C’est autour d’une table d’hôte en Lozère que je vais indirectement faire connaissance avec un second frère de voyage. Les propriétaires du gîte ont accueilli, il y a trois semaines, un curieux citoyen britannique. Jugez plutôt : ayant fait acheminer son cheval jusqu’au Puy – un Frison, s’il vous plaît ! –, il sillonne le territoire en costume du siècle dernier, et rédige ses notes au moyen d’une plume et d’un encrier. Signe particulier : ne supporte pas d’être comparé à son compatriote Stevenson, qui traversa les Cévennes avec un âne cent ans plus tôt. Stevenson écrivait trop mal.
Je n’apprendrai pas davantage de ce personnage, les gens qui m’en parlent n’ayant manifestement pas cherché à comprendre le sens de sa démarche. Ont-ils au moins été sensibles à sa poésie et à son courage ?

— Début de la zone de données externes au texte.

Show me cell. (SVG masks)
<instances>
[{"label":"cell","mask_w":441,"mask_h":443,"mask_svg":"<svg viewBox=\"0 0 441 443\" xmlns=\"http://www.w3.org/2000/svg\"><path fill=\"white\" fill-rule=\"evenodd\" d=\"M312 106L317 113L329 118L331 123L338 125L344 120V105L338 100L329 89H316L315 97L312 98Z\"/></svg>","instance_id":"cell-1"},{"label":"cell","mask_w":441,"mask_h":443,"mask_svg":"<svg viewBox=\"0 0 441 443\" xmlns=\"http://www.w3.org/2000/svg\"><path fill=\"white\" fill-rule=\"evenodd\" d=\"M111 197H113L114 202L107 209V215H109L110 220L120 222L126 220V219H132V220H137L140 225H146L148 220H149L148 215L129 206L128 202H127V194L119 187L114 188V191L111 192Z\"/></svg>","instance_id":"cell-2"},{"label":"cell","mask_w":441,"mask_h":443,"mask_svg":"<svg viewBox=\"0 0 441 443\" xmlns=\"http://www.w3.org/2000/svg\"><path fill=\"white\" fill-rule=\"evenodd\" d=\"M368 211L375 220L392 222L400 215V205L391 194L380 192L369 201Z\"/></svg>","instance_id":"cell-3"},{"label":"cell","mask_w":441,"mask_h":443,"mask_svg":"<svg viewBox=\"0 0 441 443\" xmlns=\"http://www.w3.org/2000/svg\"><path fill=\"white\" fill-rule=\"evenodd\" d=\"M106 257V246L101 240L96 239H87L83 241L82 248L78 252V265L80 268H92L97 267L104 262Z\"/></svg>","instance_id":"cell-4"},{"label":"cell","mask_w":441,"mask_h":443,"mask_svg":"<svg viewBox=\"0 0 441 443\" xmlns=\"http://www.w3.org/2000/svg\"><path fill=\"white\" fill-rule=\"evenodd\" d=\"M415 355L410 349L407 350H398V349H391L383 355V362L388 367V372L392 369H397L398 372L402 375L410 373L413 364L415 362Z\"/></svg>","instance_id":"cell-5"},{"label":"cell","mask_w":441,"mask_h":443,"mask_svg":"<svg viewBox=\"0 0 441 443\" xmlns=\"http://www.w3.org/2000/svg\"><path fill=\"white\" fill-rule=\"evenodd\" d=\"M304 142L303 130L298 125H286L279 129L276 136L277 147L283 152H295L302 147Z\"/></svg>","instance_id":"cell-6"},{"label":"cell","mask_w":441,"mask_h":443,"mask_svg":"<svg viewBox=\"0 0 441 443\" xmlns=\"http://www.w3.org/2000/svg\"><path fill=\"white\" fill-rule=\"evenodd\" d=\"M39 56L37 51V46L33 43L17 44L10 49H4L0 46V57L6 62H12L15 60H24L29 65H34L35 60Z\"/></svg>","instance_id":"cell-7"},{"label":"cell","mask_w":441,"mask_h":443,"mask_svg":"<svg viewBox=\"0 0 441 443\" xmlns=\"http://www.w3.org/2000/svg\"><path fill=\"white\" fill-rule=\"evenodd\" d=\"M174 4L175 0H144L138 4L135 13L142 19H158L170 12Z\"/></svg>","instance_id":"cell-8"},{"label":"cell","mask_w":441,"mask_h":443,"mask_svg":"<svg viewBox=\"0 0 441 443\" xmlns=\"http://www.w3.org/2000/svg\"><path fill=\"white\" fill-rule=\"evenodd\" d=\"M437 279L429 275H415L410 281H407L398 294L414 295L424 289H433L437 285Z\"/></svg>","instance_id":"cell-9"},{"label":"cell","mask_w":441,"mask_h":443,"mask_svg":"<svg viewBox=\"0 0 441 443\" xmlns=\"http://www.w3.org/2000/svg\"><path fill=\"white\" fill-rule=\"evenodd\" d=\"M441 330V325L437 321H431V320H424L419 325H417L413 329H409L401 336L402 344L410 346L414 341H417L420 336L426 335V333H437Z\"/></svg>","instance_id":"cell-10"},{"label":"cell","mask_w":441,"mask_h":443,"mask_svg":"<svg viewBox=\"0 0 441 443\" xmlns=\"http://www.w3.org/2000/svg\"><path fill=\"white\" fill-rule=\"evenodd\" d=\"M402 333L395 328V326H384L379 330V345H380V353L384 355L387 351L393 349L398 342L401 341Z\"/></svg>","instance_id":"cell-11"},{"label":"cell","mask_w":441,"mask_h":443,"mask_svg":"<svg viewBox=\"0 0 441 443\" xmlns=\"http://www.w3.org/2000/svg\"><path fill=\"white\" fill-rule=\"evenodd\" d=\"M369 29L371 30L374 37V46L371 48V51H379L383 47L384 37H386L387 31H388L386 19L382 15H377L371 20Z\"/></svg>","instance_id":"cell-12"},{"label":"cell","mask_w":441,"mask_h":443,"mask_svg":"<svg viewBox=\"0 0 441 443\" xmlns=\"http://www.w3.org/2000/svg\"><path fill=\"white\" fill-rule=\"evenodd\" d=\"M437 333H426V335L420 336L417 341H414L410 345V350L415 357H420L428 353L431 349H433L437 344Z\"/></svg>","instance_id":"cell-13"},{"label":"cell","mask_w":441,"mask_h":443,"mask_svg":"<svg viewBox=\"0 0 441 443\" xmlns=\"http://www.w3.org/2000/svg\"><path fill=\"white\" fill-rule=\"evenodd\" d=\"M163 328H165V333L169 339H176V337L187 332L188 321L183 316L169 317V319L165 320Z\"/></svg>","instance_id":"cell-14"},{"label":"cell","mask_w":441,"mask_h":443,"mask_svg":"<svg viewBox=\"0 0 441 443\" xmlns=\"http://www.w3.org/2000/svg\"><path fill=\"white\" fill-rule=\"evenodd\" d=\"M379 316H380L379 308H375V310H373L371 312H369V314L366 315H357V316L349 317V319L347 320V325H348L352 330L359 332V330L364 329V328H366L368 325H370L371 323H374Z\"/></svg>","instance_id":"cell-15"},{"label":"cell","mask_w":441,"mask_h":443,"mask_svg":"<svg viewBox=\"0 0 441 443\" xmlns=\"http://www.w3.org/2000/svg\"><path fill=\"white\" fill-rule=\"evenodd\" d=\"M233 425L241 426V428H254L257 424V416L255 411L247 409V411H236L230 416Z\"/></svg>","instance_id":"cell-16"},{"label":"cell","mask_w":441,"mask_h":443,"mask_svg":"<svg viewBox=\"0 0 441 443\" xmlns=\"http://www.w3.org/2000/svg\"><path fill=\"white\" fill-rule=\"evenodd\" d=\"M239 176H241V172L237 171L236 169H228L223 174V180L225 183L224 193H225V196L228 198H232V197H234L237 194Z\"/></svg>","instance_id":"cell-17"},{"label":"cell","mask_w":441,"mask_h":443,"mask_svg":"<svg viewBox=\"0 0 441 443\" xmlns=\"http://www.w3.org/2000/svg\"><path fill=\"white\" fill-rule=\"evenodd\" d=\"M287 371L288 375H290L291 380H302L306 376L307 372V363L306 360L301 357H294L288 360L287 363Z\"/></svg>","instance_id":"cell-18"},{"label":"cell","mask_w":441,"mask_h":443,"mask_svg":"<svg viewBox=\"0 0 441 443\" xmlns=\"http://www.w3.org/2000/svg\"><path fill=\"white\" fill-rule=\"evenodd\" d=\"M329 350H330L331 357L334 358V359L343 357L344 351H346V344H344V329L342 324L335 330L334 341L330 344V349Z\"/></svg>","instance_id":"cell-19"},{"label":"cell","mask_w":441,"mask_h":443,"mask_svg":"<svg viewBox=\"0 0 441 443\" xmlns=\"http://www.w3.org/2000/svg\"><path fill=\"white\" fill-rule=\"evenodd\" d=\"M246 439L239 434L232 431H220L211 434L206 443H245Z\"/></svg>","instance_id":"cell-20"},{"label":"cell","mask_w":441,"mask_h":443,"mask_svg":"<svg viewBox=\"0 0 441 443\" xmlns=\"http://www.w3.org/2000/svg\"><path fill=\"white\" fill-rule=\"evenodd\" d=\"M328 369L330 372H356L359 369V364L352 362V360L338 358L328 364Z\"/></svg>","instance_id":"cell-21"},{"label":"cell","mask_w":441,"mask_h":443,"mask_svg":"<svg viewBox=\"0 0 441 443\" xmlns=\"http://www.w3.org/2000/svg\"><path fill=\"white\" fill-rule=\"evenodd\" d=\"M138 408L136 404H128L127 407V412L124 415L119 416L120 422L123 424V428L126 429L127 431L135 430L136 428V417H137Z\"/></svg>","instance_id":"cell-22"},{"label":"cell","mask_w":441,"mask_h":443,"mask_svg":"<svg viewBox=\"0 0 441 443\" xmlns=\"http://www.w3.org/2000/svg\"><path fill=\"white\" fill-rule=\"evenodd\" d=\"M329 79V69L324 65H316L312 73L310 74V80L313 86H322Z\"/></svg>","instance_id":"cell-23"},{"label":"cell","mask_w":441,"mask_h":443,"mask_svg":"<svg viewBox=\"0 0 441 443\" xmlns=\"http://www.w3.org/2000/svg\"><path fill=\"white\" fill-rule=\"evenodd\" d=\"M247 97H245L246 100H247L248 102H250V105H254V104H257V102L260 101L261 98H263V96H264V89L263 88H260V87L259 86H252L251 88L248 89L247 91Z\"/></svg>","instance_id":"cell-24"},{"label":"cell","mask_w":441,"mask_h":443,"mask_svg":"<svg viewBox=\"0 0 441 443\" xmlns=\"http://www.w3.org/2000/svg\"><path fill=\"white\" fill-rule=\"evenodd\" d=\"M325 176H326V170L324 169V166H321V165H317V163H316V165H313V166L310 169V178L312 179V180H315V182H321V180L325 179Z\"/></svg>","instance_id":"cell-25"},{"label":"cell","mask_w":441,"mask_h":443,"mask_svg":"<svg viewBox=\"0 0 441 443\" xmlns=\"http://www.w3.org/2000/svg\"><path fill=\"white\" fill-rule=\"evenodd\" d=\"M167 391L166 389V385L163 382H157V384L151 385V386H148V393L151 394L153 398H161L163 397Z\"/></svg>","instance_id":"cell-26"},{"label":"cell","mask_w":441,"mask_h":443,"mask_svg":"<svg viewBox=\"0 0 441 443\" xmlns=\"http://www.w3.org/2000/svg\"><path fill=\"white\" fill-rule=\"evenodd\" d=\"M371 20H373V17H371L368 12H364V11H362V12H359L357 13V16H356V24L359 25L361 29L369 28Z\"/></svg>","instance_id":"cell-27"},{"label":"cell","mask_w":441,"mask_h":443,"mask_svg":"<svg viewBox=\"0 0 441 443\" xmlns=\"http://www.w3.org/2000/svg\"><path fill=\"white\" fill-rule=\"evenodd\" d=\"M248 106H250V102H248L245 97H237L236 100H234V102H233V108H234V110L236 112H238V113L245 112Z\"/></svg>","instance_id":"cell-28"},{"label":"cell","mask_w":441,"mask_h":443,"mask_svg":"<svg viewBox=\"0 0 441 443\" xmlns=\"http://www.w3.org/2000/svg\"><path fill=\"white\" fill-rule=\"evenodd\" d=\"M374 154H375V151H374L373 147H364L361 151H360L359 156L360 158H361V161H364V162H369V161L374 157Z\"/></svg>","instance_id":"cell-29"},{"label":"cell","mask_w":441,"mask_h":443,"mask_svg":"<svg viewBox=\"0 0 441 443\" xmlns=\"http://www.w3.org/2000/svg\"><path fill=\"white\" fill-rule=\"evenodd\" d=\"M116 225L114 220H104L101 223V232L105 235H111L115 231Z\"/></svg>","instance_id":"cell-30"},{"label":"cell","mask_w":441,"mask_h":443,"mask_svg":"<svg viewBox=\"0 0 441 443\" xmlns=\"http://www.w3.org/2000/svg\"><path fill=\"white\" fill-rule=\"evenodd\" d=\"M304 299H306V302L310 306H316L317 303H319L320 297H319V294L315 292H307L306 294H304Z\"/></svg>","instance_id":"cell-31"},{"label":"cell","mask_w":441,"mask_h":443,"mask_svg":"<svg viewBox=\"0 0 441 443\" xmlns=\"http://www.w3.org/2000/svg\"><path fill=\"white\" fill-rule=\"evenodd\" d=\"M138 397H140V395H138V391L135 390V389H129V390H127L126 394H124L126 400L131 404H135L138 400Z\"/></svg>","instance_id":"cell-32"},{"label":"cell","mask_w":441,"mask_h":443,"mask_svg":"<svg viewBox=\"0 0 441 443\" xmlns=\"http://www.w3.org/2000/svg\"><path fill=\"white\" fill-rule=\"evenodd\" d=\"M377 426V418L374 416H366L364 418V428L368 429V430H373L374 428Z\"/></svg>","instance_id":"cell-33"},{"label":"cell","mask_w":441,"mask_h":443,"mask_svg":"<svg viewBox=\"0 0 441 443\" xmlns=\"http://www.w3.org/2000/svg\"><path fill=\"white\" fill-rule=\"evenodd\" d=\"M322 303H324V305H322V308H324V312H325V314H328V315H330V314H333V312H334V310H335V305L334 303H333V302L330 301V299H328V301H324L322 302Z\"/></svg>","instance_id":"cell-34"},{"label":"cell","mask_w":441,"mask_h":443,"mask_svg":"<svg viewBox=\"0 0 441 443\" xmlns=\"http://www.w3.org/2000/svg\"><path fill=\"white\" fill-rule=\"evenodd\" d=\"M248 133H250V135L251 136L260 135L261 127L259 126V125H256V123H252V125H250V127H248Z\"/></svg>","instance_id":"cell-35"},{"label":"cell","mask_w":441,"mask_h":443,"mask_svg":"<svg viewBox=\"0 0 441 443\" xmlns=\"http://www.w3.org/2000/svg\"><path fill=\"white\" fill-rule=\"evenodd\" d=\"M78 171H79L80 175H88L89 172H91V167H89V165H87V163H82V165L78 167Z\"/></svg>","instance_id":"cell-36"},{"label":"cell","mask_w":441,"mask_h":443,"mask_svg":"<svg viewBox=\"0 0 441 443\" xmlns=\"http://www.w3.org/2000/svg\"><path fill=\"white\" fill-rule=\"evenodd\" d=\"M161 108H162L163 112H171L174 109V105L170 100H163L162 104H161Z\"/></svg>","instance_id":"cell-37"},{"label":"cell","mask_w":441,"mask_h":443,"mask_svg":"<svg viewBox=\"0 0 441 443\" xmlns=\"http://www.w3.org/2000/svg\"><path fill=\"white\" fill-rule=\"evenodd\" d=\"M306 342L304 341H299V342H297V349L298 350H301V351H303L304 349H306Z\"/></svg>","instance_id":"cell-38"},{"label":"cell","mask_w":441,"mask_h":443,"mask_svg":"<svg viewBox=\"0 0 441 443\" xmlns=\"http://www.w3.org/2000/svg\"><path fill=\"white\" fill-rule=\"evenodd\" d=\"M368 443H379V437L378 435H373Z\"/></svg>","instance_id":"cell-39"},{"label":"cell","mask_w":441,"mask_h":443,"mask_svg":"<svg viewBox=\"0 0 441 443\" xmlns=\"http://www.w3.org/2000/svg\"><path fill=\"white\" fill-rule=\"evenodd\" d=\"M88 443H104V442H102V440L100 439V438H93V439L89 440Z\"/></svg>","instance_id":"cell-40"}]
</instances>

Et moi, qui ne rencontrerai pas ce gentleman au cheval noir, héros d’une histoire connue de lui seul, je songe encore à ces rêves ardents qui conduisent ici et là, l’un ou l’autre, à se lancer sur les routes. Ces chemins de campagne si souvent désertés, et qu’ils s’obstinent à réenchanter de leur passage.